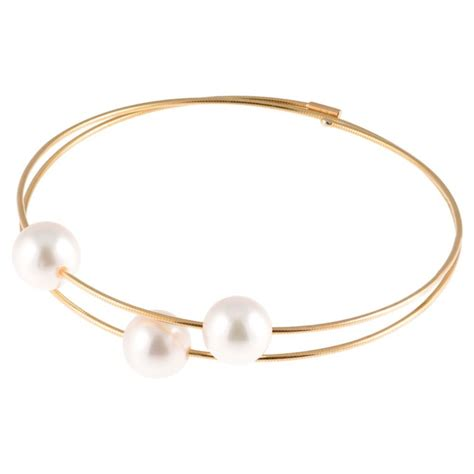 Bracelet femme perle de culture et or 18 carats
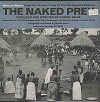 Original Soundtrack - The Naked Prey -  Sealed Out-of-Print Vinyl Record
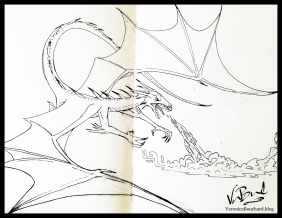 Dragon Sketch ink drawing in moleskin sketchbook by Veronica Bouchard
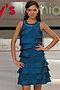 Платье #12280. Вид 1.
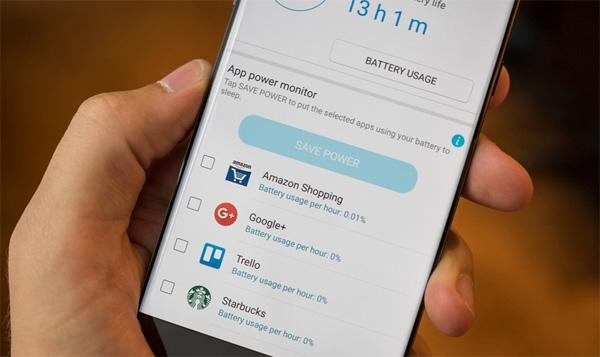 Tăng thời gian dùng pin trên Samsung Galaxy Note 7 bằng cách nào?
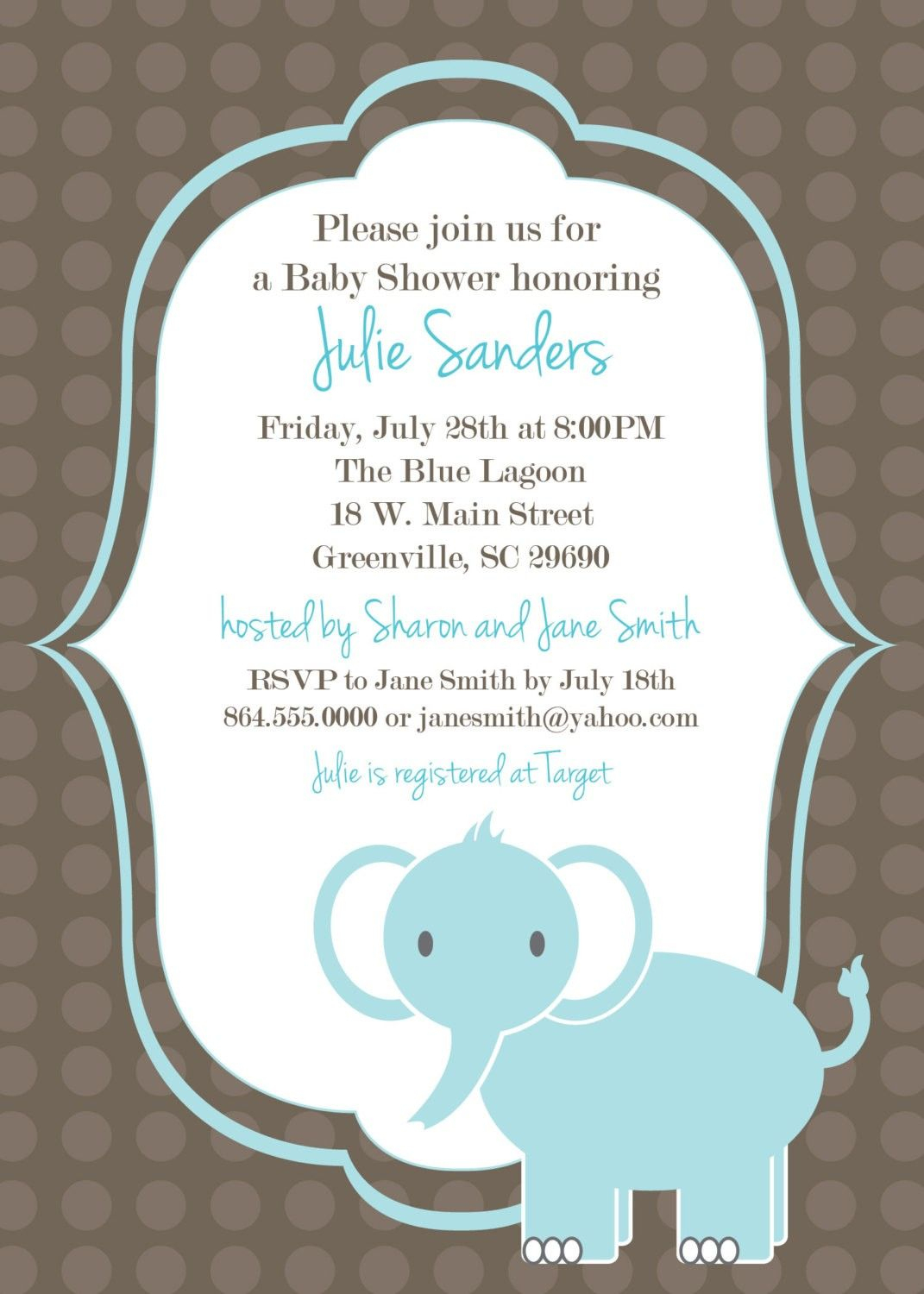 Download Free Template Got The Free Baby Shower Invitations - Free Printable Elephant Baby Shower Invitations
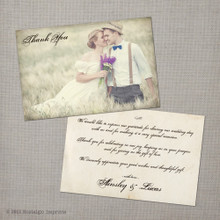 Ainsley 1 - 4x6 Vintage Wedding Thank You Card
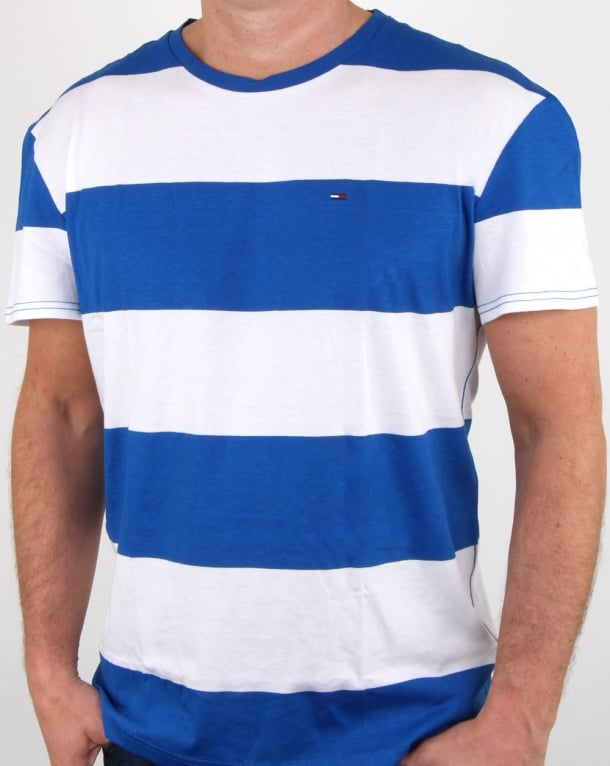 Tommy Hilfiger Race Stripe T Shirt Blue And White Mens Tee
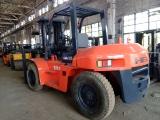 池州二手叉车私人转让,9成新合力5吨叉车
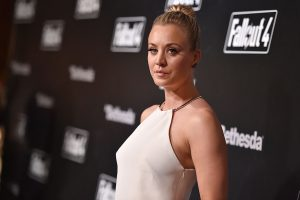 Why the Future Looks Bleak for Kaley Cuoco Following 'The Big Bang Theory'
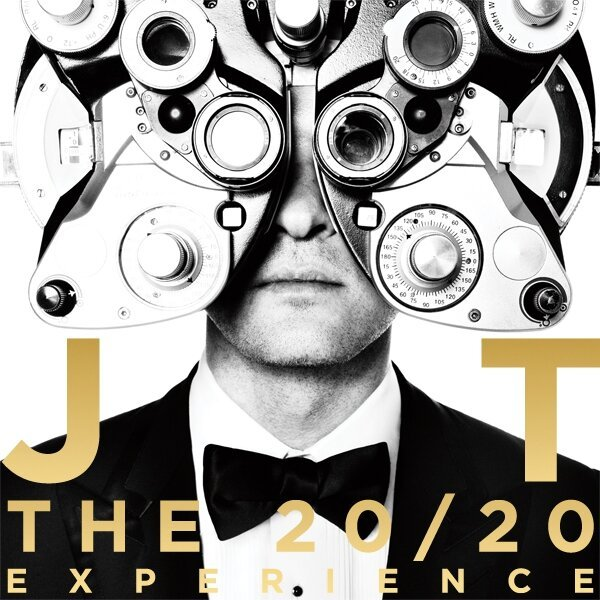 "Stream Justin Timberlake's New Album ""The 20/20 Experience"" in Advance"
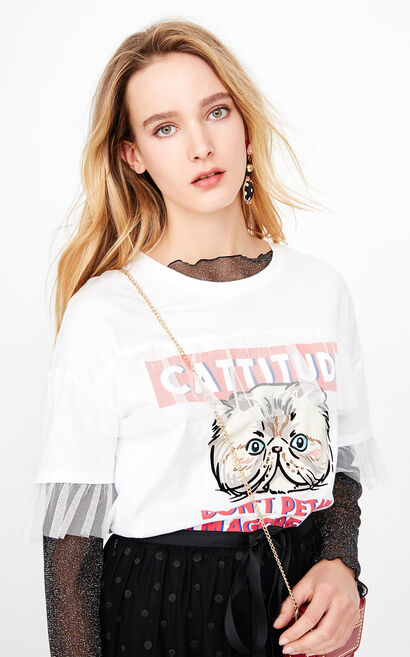 ONLY summer New Women's Gauzy Cat Print Loose Fit T-shirt|118101504, White, large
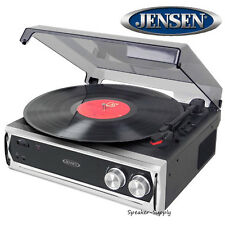 Jensen JTA-232 3-Speed Turntable w/ Built in Speakers Aux USB RCA Line Out Jack
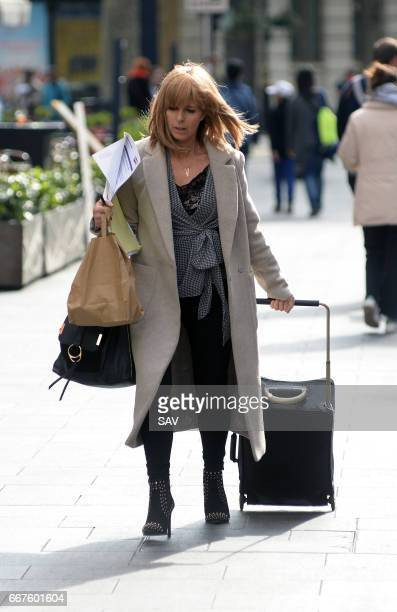 Kate Garraway arrives at Global House on April 12 2017 in London England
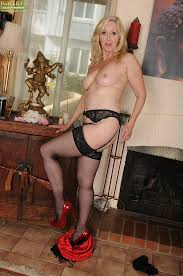 Sexy milf over 50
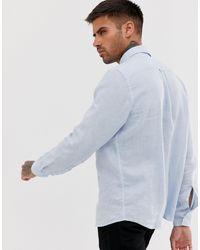 Evart - Chemise en lin avec logo ton sur ton - clair HUGO pour homme en coloris Blue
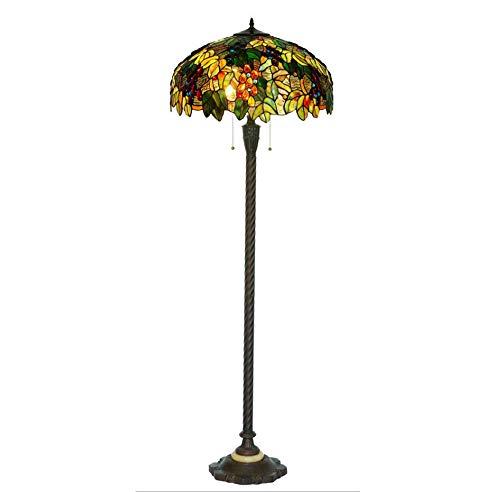 XinQing Lámpara de pie Lámpara de Estilo Americano para Sala de Estar Lámpara de Arte Hecha a Mano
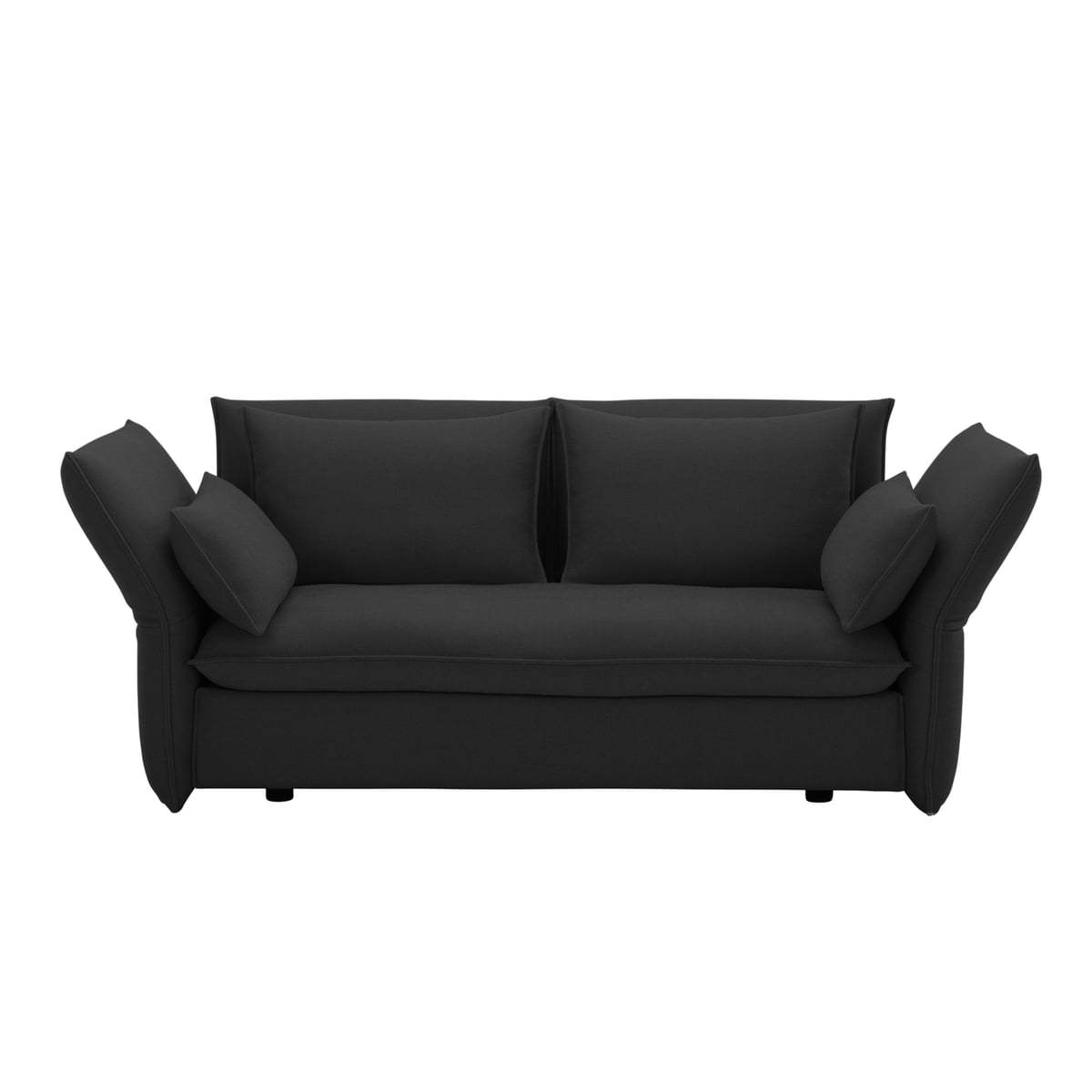 mariposa sofa 2 5 sitzer von vitra im shop. Black Bedroom Furniture Sets. Home Design Ideas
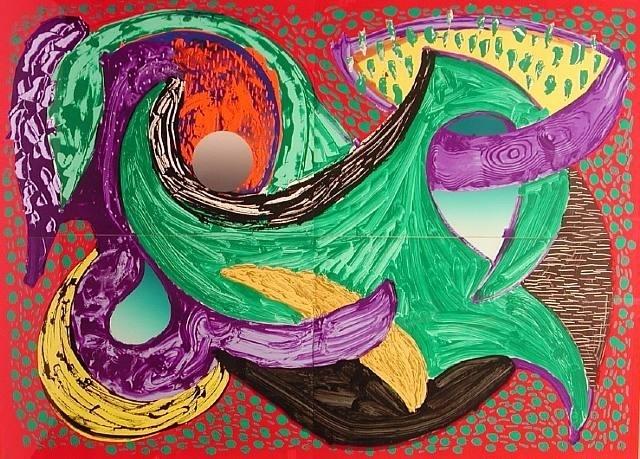 , 'Going Round,' 1994, Posner Fine Art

**PROBLEM DETAILS:** Output the whole listing without change. Any picture is to be left out.

**RESPONSE BELOW:**
 Bracelet femme perle de culture et or 18 carats
 Original Soundtrack - The Naked Prey -  Sealed Out-of-Print Vinyl Record
 Dragon Sketch ink drawing in moleskin sketchbook by Veronica Bouchard
 Платье #12280. Вид 1.
 Tăng thời gian dùng pin trên Samsung Galaxy Note 7 bằng cách nào?
 Download Free Template Got The Free Baby Shower Invitations - Free Printable Elephant Baby Shower Invitations
 Ainsley 1 - 4x6 Vintage Wedding Thank You Card
 Tommy Hilfiger Race Stripe T Shirt Blue And White Mens Tee
 池州二手叉车私人转让,9成新合力5吨叉车
 Why the Future Looks Bleak for Kaley Cuoco Following 'The Big Bang Theory'
 "Stream Justin Timberlake's New Album ""The 20/20 Experience"" in Advance"
 ONLY summer New Women's Gauzy Cat Print Loose Fit T-shirt|118101504, White, large
 Jensen JTA-232 3-Speed Turntable w/ Built in Speakers Aux USB RCA Line Out Jack
 Kate Garraway arrives at Global House on April 12 2017 in London England
 Sexy milf over 50
 Evart - Chemise en lin avec logo ton sur ton - clair HUGO pour homme en coloris Blue
 XinQing Lámpara de pie Lámpara de Estilo Americano para Sala de Estar Lámpara de Arte Hecha a Mano
 mariposa sofa 2 5 sitzer von vitra im shop. Black Bedroom Furniture Sets. Home Design Ideas
 , 'Going Round,' 1994, Posner Fine Art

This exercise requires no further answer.